[START PASSAGE GIVEN]

Monday, February 3, 2014

52 Ancestors: #5 ~ The F. E. Webster Dental and Photo Boats

Among the many photos that my maternal grandfather, Debs Warren Webster, owned was this fascinating picture of the F. E. Webster Dental and Photo Boats.

Webster Dental & Photo Boats 1896-1902 at Lake Charles, Louisiana

This photo is on some kind of thick cardboard paper. As you can see, someone wrote on it. The writing on the top is in Portuguese. According to my mom, who speaks Portuguese, the basic translation is as follows –
"A  French family built this. With imitation steam, but a horse makes the wheel in the back move in order to navigate the boat."
Well, that's interesting! It sounds like the third boat in this photo, the larger one on the far left with people standing on the top deck, is an imitation steam paddlewheel boat that was actually drawn by a horse on the shore. Although, I can't imagine that only one horse would have pulled this boat.

[END PASSAGE GIVEN]
[START SUPPLIED MATERIAL]

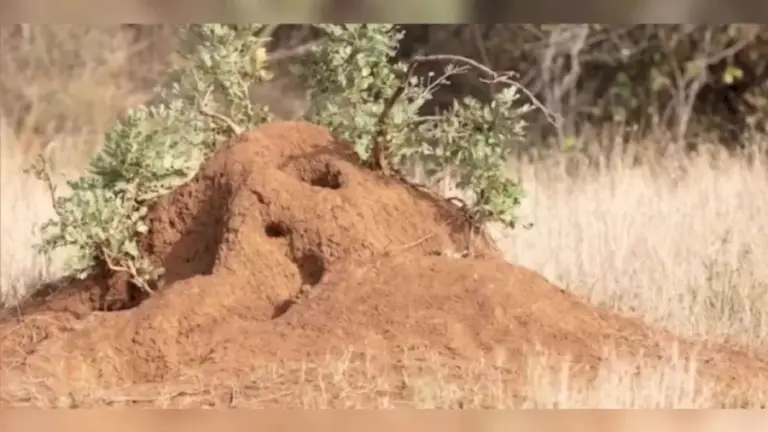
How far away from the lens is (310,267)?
105cm

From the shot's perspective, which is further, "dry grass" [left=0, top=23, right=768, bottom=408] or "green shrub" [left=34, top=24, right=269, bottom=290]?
"green shrub" [left=34, top=24, right=269, bottom=290]

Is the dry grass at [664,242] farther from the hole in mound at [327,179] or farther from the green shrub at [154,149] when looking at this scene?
the green shrub at [154,149]

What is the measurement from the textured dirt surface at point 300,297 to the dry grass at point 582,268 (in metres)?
0.02

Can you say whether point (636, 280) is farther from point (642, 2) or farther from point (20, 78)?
point (20, 78)

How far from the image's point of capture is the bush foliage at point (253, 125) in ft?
3.59

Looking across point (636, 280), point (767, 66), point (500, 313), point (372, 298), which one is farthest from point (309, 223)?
point (767, 66)

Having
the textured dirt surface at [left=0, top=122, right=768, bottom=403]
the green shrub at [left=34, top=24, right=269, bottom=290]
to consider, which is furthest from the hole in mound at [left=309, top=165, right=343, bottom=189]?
the green shrub at [left=34, top=24, right=269, bottom=290]

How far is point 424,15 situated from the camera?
1.04 metres

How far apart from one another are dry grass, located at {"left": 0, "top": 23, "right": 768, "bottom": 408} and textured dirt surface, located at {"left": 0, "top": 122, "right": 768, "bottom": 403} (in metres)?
0.02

[END SUPPLIED MATERIAL]

**WORK TO BE COMPLETED**.
Answer these questions about the post on the F. E. Webster Dental and Photo Boats:
1. Which relative of the writer owned the photo of the boats?
2. In what language is the writing on the top of the photo?
3. According to the translation, what makes the wheel in the back of the boat move?

**CORRECT OUTPUT**.
1. The writer's maternal grandfather, Debs Warren Webster.
2. Portuguese.
3. A horse.